「社会」のような建前や約束事の上に成り立つものには実体がなくても、「世界」は実際に辿り着ける全ての場所であり生物/非生物であるはずである。だが世界を見る目は個人毎に限定されるので、想像でしか捉えられていない部分が大半である。想像で捉えると言えば、思い込みだ。思い込みは脳(ハードウェア)に世界(ネットワーク)を認識させる為の補助プログラムだと私は思っている(それも思い込みかもしれないが)。限られた情報で世界を把握しなければならない脳が、世界の認識できない部分に想像や決めつけが投影された「布」をあてて自己洗脳するプログラムであり、常に無意識(OS)レベルで自動的に走っている。
「布」を剥がすには実情を知るしかないが、一度あてられた「布」を剥がすのはストレスなのでそのままにされることもある。一度そのままにされると、目で追う情報も「布」を補強するものだけになっていく。思い込みは当人にとって真実になり、実感できる世界は狭く単純になるので安心することもあるが、同じ理由で飽きたり絶望したりもする。結果的には世界の認識は「布」だらけのまま、またそのことを自覚できないまま、歪な世界でしか生きられなくなる。これはSNSなどでは常識として話されるような、当たり前の話かもしれない。世界が実際より狭く小さく感じられるようになっていけないのかといえばそんなこともないとは思うが、私は自身の「布」を剥がしまくりたい。そうでないと生きるのがつまらない。実情を知る為には調べるなり人と話すなりして知る努力をするべきだが、出来ない時もある。私は「布」の存在を忘れない方法として「固執しないことに固執する」という作戦をとってきた(作戦というのは後付けだが)。今回はその弊害と対応についてである。
「固執しないことに固執する」とは、端的に言えば自分の外側にあるものに対し「期待しない・決めつけないようにする」ということである。物理法則や化学反応などは別だが、自分に影響を及ぼす出来事に対し自分の常識による評価以前に、出来事の因果関係や意味の断定もせず、ただ影響を受けてその場で「揺れている」意識に集中する。出来事の中でも自分が生きる世界の問題や自分の健康状態には固執するが、それ以外の私に起こったことについて、まずはこだわりなくそのまま受け取るよう努めて「布」を貼る手を止める感じだ。ただ固執しないのはその場だけで、とりあえずは一旦「布」を仮止めして実体を調べにかかる。自分にとってそれが何だったのか、どう受け取るのか決めなければいけない。

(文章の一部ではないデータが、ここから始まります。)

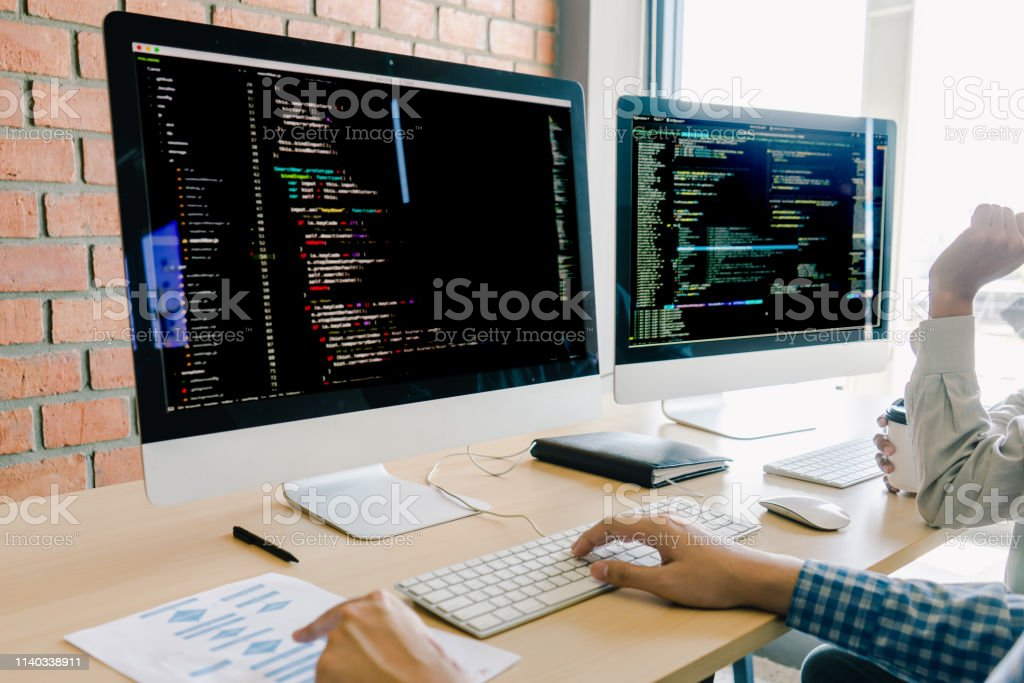 programming and coding technologies. Website design. Programmer working business in software develop company office screen computer background programming and coding technologies. Website design. Programmer working business in software develop company office screen computer background Analyzing Stock Photo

一概に言えることではないが、折角意識のスポットが当たった部分をどう受け取るか決まらないまま放置されることもある。調べてもすぐに忘れてしまうことも多い。要はわからなかったとか、自分にとっては大したことではなかったということだろう。勿論それは自分の判断なので、他者に異見を聞くべき出来事もあるだろうが。「布」は完全に剥がせている場所より、仮止めでいつでもめくれる状態で、むしろカーテンを選ぶように時折色や材質などを変えたりしている場所の方が多い。とりあえず「布」の存在は忘れないようにはなっているので、作戦は成功と言っていいだろう。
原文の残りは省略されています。